The big picture: Using new, high-resolution data of ocean currents at and near the glacier's floating ice shelf, NASA researchers were able to show that an influx of cooler waters since 2016 has slowed — but not completely halted — Jakobshavn's rapid melt. The glacier is still adding to global sea level rise, since it continues to lose more ice to the ocean than it gains from snow accumulation, but at a slower rate.
Scientists do not expect this slowing trend to continue. A natural climate cycle in the North Atlantic Ocean is likely to switch gears and bring warmer waters back into contact with the ice shelf, melting it from below at the same time that increasing air temperatures weaken it from above.
Details: The study, published in the journal Nature Geoscience, found that a plume of relatively cold waters has encroached on the Jakobshavn Glacier from the southwest, starting about 600 miles away.
- The study is based in part on high-resolution data gathered during NASA's Oceans Melting Greenland (OMG) mission, as well as other observations.
- The OMG mission is aimed at obtaining temperature and salinity data in the vicinity of rapidly melting Greenland glaciers, since it's been shown that relatively mild ocean waters are eroding glaciers' ice shelves from below in both Greenland and Antarctica.
- These ice shelves act like a door stop, holding back inland ice. Once the ice shelves melt and collapse, the inland ice can flow faster into the sea, raising sea levels.

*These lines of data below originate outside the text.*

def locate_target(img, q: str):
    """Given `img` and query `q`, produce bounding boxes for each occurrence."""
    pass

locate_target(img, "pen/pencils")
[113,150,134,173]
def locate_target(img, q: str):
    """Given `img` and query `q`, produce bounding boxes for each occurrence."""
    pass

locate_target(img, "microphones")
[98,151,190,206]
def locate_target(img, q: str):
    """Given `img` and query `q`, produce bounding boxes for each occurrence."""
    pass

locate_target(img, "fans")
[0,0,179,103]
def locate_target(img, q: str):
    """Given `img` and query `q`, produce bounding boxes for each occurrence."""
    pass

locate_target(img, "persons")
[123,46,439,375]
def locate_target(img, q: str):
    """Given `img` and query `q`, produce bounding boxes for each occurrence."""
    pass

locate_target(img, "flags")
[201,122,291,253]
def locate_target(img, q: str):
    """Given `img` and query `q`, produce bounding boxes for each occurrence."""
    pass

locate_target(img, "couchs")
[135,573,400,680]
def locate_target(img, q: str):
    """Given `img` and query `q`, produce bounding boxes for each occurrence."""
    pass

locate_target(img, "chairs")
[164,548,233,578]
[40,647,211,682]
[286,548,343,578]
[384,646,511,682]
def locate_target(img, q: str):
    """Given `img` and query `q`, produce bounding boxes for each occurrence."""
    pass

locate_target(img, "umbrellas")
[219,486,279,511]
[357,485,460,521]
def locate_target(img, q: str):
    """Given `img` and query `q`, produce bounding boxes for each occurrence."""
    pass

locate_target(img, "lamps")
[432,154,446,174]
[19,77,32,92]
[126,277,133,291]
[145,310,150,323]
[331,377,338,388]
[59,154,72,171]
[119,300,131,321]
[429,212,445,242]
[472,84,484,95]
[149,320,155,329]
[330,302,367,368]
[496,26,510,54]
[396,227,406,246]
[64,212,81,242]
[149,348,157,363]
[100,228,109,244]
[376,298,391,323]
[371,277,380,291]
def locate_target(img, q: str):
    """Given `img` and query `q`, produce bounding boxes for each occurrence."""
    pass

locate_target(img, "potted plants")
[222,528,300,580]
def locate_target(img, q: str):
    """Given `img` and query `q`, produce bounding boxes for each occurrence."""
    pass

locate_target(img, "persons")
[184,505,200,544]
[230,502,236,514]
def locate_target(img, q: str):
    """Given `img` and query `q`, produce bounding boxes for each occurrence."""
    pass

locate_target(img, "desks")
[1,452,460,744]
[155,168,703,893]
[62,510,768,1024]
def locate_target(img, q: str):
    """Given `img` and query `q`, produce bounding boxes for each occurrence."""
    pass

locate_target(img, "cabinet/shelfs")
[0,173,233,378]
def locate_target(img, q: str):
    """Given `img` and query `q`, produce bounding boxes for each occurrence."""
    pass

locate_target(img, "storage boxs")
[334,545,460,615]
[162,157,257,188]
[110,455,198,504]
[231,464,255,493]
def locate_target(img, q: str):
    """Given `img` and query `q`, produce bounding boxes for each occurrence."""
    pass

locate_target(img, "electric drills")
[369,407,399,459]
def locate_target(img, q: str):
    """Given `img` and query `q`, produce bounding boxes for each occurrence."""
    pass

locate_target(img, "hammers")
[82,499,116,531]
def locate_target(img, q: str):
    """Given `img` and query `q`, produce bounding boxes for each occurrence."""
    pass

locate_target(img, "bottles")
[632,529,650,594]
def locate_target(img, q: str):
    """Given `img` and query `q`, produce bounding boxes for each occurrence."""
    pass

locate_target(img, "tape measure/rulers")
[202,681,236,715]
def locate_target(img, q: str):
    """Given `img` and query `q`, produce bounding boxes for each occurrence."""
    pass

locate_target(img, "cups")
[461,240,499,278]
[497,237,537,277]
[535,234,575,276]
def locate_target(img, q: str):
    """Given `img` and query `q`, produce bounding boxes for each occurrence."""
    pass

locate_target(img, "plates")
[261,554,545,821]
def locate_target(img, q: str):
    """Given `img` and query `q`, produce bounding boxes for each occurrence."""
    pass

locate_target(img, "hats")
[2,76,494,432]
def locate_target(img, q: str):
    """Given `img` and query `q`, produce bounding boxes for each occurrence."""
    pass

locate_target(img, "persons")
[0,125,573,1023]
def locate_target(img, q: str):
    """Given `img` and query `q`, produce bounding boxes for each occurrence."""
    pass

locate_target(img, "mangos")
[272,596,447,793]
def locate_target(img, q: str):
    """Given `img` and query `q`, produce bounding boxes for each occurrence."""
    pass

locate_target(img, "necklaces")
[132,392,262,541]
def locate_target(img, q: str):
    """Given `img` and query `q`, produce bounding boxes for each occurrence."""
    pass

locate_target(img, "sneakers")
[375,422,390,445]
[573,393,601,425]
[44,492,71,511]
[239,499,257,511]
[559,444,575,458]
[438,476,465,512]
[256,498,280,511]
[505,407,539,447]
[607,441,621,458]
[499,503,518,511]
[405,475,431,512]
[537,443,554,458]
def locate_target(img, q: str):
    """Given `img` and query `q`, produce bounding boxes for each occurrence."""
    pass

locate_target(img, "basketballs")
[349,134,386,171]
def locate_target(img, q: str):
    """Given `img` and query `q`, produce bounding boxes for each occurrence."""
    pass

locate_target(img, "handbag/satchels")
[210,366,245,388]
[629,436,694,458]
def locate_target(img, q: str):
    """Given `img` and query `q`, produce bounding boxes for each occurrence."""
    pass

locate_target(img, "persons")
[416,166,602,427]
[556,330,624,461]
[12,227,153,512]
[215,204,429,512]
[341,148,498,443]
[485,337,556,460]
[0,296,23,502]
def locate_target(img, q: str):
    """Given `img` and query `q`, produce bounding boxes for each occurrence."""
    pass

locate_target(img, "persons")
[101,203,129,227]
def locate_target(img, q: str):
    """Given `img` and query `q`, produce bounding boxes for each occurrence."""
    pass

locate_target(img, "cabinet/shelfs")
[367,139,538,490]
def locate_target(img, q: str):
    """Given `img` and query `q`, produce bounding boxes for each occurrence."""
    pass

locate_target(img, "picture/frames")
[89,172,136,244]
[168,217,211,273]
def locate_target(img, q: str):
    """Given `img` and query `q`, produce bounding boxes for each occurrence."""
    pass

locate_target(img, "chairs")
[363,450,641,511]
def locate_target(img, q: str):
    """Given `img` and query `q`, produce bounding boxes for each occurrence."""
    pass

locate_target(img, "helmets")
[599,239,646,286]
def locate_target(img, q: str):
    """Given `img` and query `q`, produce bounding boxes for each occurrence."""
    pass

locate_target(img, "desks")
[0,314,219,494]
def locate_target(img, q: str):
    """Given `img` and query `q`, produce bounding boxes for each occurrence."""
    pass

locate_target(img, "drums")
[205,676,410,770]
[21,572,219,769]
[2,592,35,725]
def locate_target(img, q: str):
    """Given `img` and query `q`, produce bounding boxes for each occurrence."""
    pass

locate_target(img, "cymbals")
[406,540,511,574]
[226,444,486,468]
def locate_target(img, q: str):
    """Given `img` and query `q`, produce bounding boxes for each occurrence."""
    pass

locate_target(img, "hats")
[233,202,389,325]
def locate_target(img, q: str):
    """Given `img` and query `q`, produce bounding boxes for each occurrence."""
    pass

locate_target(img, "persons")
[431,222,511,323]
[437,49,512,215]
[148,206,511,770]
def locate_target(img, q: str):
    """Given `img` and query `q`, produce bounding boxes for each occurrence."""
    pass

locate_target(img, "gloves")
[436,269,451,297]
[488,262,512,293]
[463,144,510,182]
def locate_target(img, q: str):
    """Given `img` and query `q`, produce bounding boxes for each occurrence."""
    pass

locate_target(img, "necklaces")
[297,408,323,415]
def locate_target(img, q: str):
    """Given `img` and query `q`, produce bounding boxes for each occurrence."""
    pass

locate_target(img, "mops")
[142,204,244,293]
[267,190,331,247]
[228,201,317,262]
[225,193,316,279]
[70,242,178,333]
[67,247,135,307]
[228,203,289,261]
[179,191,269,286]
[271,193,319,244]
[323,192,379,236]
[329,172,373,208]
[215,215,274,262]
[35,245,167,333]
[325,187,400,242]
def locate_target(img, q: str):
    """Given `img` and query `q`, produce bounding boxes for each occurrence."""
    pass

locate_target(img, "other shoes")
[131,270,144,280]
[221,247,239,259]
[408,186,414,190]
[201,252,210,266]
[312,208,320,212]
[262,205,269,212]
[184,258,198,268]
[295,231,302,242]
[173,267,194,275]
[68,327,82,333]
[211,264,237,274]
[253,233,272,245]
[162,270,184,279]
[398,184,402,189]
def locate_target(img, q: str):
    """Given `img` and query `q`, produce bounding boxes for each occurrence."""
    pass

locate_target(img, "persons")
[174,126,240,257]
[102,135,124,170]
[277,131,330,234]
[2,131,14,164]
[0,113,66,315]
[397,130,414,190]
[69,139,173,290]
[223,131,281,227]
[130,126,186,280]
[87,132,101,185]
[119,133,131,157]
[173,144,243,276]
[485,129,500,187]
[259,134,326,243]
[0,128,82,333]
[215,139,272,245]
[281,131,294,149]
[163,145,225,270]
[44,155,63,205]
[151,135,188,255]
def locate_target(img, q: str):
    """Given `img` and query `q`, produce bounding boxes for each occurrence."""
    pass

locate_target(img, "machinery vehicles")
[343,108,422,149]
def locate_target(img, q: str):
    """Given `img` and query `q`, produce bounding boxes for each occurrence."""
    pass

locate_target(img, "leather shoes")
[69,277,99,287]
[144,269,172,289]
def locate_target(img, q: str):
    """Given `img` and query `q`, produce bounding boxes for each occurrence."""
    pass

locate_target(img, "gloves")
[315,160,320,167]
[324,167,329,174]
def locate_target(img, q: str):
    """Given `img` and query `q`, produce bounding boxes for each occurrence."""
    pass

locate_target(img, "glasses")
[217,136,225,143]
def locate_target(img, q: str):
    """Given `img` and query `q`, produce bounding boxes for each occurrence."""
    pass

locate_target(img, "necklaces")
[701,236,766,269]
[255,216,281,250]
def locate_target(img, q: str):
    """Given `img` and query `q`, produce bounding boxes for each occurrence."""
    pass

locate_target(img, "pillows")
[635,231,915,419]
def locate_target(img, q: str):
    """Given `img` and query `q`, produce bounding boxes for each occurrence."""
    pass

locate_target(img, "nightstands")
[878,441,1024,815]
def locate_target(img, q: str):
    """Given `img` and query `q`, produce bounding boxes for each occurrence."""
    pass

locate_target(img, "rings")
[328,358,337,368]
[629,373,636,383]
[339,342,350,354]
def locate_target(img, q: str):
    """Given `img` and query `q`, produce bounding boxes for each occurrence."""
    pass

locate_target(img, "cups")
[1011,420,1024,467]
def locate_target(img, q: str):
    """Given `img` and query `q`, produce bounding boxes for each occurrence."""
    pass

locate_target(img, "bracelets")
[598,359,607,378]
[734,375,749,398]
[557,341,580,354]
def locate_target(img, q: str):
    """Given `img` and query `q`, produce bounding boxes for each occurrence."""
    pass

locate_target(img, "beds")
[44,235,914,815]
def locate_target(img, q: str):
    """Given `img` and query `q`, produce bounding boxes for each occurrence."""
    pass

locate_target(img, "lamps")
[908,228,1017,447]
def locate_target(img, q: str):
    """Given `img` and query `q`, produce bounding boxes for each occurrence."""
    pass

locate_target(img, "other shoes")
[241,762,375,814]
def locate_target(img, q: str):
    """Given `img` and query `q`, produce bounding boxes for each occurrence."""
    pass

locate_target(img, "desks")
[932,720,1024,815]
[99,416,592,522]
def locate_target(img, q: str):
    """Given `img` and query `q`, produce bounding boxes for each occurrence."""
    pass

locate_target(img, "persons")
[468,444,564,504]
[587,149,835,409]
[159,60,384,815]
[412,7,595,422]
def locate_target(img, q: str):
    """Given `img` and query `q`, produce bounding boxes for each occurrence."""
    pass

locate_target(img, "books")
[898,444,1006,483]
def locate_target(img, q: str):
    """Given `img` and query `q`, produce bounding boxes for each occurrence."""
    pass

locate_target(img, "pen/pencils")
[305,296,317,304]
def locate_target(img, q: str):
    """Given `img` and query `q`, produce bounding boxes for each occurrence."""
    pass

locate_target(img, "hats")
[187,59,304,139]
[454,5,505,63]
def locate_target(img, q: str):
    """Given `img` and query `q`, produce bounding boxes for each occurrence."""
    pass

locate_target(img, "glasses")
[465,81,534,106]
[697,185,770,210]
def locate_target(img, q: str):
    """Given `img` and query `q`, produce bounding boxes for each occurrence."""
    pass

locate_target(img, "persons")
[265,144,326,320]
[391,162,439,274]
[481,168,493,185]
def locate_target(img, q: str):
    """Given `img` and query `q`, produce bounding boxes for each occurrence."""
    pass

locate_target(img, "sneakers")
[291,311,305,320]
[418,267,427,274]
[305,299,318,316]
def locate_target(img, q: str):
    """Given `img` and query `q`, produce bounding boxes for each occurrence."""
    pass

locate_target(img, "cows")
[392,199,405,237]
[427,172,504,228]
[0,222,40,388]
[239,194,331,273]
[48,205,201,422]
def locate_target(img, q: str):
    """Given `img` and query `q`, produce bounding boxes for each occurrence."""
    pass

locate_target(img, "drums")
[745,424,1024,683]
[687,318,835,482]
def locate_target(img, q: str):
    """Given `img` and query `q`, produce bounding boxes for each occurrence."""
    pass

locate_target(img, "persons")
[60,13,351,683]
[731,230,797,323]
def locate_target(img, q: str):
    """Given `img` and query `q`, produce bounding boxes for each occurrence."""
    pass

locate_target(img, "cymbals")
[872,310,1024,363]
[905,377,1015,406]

- Between 2003 and 2016, the Jakobshavn lost about 160 meters, or 525 feet in thickness at the glacial front, which is where the ice meets the ocean.
The intrigue: A key suspect in causing the glacier's slowdown is a regional climate pattern that causes the North Atlantic Ocean to alternate between warm and cold temperatures. Ocean temperatures in Disko Bay's near-surface waters have cooled to levels last seen during the mid-1980s, the study found.
The study traces this cooling to unusual loss of heat from the ocean during the winter months as the waters circulate around the southern half of Greenland.
What they're saying: "At first we didn't believe it. We had pretty much assumed that Jakobshavn would just keep going on as it had over the last 20 years," says lead author Ala Khazendar of NASA's Jet Propulsion Laboratory in California, in a press release. However, the OMG data showed cold water near Jakobshavn for three years in a row.
"Jakobshavn is getting a temporary break from this climate pattern. But in the long run, the oceans are warming. And seeing the oceans have such a huge impact on the glaciers is bad news for Greenland's ice sheet," Josh Willis of JPL, the principal investigator of OMG, explained.